LA Sludge at Green Acres Farm in Kern County
Waste is big industry in Los Angeles. 10 million people dump a lot of stuff in their sewer system. And both incoming water and outflowing sewage are affecting the larger region's sustainability. Several questions come to mind. Can we reduce it? Can we separate junk out of the sewer to make it "cleaner"? It is important to ask these questions in order to balance the system in intake and outflow that is part of maintainaing a sustainable community.
The City of Los Angeles recovers residues, known as biosolids, from its wastewater treatment plants. The Hyperion Treatment Plant (HTP) and the Terminal Island Treatment Plant (TITP) are responsible for managing the biosolids that are produced from the wastewater processing.
LOS ANGELES - Green Acres is a farm where corn stalks grow twice as tall as men and wheat sprouts lush and green. Green Acres is also Los Angeles' outhouse.
Every year, this city trucks ton after ton of sludgy human waste to be spread as "commercial grade fertilizer" on several thousand Central Valley acres it owns.
Residents in agricultural Kern County voted this summer to stop accepting these exports from the sprawling metropolis to their south. Now, if Los Angeles has its way, a federal judge will order that Green Acres continue to receive 65 million gallons of treated waste each year.
In 2000, Los Angeles leaders thought they had found an elegant solution -- spread the treated waste over a 4,700-acre farm the city bought for nearly $10 million about 15 miles south of Bakersfield.
The biosolids, which are strictly regulated, help grow corn, wheat and alfalfa. Those crops are packaged as cattle feed. Cows produce milk that can be sold in stores.
And so Green Acres was hailed a success story, winning awards from the Environmental Protection Agency and others -- including one for a public information video called "Where Does it Go?"
Residents of Kern County, one of the nation's most productive farming regions, think the solution stinks. Some worried the sludge would pollute groundwater. Others were convinced it would hurt Kern's economy.

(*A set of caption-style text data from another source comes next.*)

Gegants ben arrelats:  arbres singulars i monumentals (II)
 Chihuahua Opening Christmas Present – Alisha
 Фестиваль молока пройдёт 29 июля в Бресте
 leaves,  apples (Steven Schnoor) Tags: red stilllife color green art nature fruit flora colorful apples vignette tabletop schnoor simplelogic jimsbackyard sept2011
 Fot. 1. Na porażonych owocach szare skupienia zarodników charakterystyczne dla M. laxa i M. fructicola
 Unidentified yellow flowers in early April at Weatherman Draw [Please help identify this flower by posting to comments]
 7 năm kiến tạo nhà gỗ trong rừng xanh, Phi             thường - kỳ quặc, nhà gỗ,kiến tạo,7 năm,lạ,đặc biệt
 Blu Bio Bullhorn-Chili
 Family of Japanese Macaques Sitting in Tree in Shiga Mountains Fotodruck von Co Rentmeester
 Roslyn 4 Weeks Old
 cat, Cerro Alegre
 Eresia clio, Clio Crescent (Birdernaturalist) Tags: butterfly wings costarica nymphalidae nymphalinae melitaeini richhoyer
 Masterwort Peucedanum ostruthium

Still, city officials and others involved in the lawsuit are scrambling for alternatives.
The most promising option, announced in an awkwardly worded press release, is to inject "exceptional quality biosolids" under Terminal Island, a man-made land mass at the ports of Los Angeles and Long Beach.
Asked why the city couldn't use more of its superior product on its own lawns and golf courses, as suggested by some Kern residents, Public Works President Ruiz said that was attempted once. "We tried to sell compost from some of our green waste, and couldn't find a market for it," she said.